There was the table drawn out in the middle of the kitchen and spread with a clean white cloth. And on it stood a cake, yes, a big one, and there was--yes, there actually was white on top! When Polly saw that, she sat right down in the first chair. As for Ben, he was just as much astonished, and couldn't stop the children from reaching out to pick at the cake.
"I took some of your flowers, Polly, to trim it with," said Mother Pepper, pointing to the wreath running around the big cake. "Now, children, all of you sit down, and Polly shall cut it, for she made the play." She handed Polly the big knife, sharpened up till it shone as bright as could be.
"Let me--let me!" screamed Joel, with no eyes now for anything but the sharp knife "I've never cut a cake. Mammy, let me!"
"Neither has Polly," said Mrs. Pepper, quietly. "No, Joe, Polly made the play, else you couldn't any of you have had this nice time."
"And she's worked herself most to death to get us through it," said Ben.
Polly had seized the big knife, and taken one step toward the wonderful cake. Now she stopped, and looked over at Joel. "You may," she said, smiling brightly.

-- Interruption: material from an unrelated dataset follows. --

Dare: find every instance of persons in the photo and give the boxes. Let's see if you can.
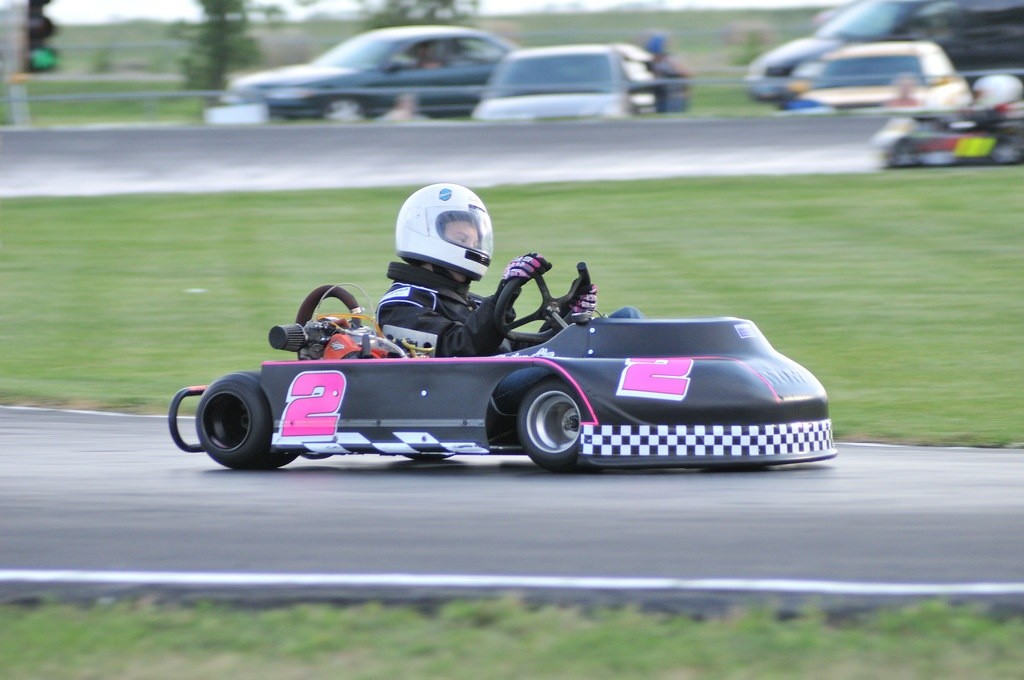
[411,43,442,68]
[376,182,597,357]
[960,75,1024,121]
[646,36,692,113]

"Oh, goody!" cried Joel, plunging forward. Then he stopped suddenly, on meeting his mother's eye. "I'd rather not," he said.
"Go on, Polly, Joel's right," said Mrs. Pepper, in satisfaction. So the slices were cut very slowly, Polly breathing hard with anxiety. But the white frosting didn't fall off a bit, and each piece was soon laid on a plate by Mother Pepper, and passed, first to Ben and then to the others, and to Phronsie last of all, of course, because she was the youngest.
When it was all over, this delightful surprise of Mamsie's, and Polly and Mrs. Pepper were clearing up, Joel nudged David. "Come on, Dave," he whispered, and the two boys ran out to the orchard again.
"I'm goin' to be bear again," cried Joel. "O dear me! Ben's taken in all the black hair," he cried, in great disappointment.
"He had to put it back in Mamsie's cushion again," said David. "You know he promised."
"He might have left it a little bit of a while," grumbled Joel.
"He said he'd do it right away," persisted David, "so he had to, Joel."
"Well, anyway, I'll be bear again without the black hair, then," declared Joel. "Now, look out, Dave, 'cause I'm goin' to climb up th' apple tree."
"Bears don't climb up trees," observed little David, critically, watching Joel's progress, quite content to sit down on the grass meanwhile.
"Well, I'm goin' to, when I'm a bear," cried Joel, now well up in the midst of the gnarled branches. "I'm goin' to climb trees, and do everything I want to, so there, Dave Pepper!"
Little David said nothing, and turned his gaze downward, and a big green worm, that had somehow lost his way in the tall grass, meandered past him, trying to get home. So he put forth a gentle finger, bending down the biggest spears accommodatingly, and was so absorbed in the matter that he forgot Joel, until he heard a voice, "Hi, there; look, Dave, look!"
"O dear me, Joe!" exclaimed David, letting the green spears swing back abruptly, and viewing Joel in alarm, "you'll fall. Do come down."
"Pooh! I can bend way out. See, Dave! See!" cried Joel, twisting his legs around the branch on which he sat, almost at the very tip of the apple tree, and he swung both arms exultingly. There was a crack, a swish, and something came tumbling through the air, and before David could utter a sound, there lay Joel on the grass at his feet.